• Excerpted passage
_ _ _

Spider Help

About Spider

Spider is a Firefox extension which can recursively visit the pages of a web site. It is customizable to perform arbitrary processing on the web content it visits and is especially useful in performing quality assurance tasks on web content. Spider is supported only by Gecko-based browsers.

To learn more about Spider, visit its home page or subscribe to http://bclary.com/home.rss where announcements regarding new versions are made.

This software is a modified version of the CSpider application hosted at http://devedge-temp.mozilla.org/toolbox/examples/2003/CSpider/.

Developers can learn more about the internal operation of the CSpider JavaScript Class which provides the basic framework for this application from CSpider JavaScript Class manpage

Special Considerations

Security Privileges

Spider is capable of capturing error messages and spidering sites from other domains through the use of extended security privileges.

_ _ _

• Given data
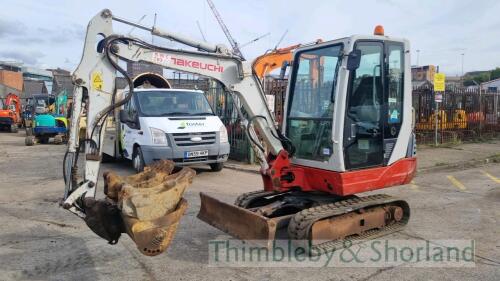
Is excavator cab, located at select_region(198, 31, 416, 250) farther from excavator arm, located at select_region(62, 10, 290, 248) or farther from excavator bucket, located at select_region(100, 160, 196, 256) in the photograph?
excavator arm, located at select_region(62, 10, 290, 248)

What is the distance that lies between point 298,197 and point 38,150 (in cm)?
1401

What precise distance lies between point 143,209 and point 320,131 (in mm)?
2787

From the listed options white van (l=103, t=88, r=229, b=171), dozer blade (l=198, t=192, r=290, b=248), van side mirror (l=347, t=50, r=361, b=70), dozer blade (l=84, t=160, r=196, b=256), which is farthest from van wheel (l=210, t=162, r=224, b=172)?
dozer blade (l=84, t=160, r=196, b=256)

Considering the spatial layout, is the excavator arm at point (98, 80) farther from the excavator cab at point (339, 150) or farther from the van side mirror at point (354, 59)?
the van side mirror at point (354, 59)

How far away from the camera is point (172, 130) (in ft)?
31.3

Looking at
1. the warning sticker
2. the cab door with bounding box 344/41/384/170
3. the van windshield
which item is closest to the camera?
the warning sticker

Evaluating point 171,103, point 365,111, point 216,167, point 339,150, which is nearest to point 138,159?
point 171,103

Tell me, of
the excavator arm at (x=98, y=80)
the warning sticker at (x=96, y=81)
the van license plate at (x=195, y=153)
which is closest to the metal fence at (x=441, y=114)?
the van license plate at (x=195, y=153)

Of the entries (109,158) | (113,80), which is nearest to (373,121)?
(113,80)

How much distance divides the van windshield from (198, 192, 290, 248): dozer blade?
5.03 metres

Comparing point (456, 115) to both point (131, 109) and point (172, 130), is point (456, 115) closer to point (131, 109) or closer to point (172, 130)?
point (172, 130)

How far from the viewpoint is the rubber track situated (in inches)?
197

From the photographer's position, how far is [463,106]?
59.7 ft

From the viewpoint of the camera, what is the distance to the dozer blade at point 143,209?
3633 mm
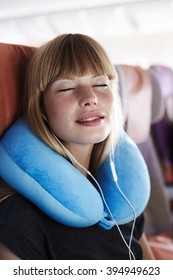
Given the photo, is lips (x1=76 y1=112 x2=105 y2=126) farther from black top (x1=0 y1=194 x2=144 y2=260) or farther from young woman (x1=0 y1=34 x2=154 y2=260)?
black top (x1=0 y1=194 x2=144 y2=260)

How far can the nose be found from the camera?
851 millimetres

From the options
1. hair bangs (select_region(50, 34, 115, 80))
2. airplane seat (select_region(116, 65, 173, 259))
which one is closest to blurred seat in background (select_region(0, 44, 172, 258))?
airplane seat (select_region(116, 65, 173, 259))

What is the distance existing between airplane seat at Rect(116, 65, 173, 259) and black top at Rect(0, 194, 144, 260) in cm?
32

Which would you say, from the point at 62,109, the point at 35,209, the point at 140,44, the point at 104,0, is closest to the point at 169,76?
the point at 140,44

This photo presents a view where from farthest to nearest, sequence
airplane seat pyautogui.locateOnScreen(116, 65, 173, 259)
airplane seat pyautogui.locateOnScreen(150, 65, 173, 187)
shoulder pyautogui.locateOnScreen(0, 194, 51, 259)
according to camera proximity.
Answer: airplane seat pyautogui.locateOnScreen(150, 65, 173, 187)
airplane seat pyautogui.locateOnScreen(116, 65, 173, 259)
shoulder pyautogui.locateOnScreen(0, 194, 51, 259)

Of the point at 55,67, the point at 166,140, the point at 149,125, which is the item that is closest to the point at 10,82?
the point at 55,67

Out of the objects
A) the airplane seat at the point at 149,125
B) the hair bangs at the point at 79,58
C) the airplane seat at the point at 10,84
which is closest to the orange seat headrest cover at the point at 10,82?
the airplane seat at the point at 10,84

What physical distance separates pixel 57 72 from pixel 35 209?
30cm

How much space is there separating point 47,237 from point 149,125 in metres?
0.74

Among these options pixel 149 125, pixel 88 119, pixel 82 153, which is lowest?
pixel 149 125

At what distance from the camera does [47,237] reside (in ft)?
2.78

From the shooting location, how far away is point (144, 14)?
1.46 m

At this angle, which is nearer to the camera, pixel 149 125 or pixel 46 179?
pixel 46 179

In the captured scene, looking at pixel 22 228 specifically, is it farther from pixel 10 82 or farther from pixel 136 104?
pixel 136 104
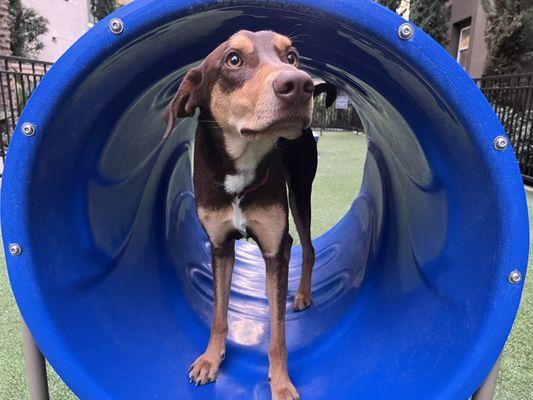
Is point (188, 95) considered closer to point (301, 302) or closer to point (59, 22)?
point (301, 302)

_ _ _

• Directives
1 > Answer each question from the Spider help page, one answer per line, marked to match:
(a) Which browsers support Spider?
(b) Where are announcements about new versions of Spider made?
(c) Which application is Spider a modified version of?
2 > List every heading in the Spider help page, in order.
3 > Carry on writing the Spider help page after its final sentence.

• Answers to the tasks
1 >
(a) Only Gecko-based browsers.
(b) At http://bclary.com/home.rss.
(c) The CSpider application.

2 >
Spider Help
About Spider
Special Considerations
Security Privileges

3 >
Preferences

Useful Preferences

javascript.options.strict enables Firefox to report on JavaScript strict warnings which are very useful in determining potential problem areas in scripts. javascript.options.showInConsole can be used to report internal browser errors to the JavaScript console and is useful for Firefox developers.

user_pref("javascript.options.strict", true);
user_pref("javascript.options.showInConsole", true);

If you need to Spider sites which require authentication, the following preferences can be useful to automatically negotiate authentication credentials for specific sites and domains.

 // basic authentication
 user_pref("network.negotiate-auth.trusted-uris", site-list);
 user_pref("network.negotiate-auth.delegation-uris", site-list);

 // ntlm authentication
  user_pref("network.automatic-ntlm-auth.allow-proxies", true);
  user_pref("network.automatic-ntlm-auth.trusted-uris", site-list);

 // Confirm user intent whenever URL of the form 
 // http://user:pass@my.site.com is accessed?
 user_pref("network.http.defensive-auth-prompting", false);

where site-list is a string containing a comma-delimited list of protocols, sites or domains. Be careful not to unintentially broaden the scope of sites where authentication negotiation is used since it might expose your credentials to crackers.

In order for automatic negotiation to work, you will need to be logged into your local machine using the same credentials that are used on the remote site. You can find more information about these preferences in Nigel McFarlane's Firefox Hacks (online).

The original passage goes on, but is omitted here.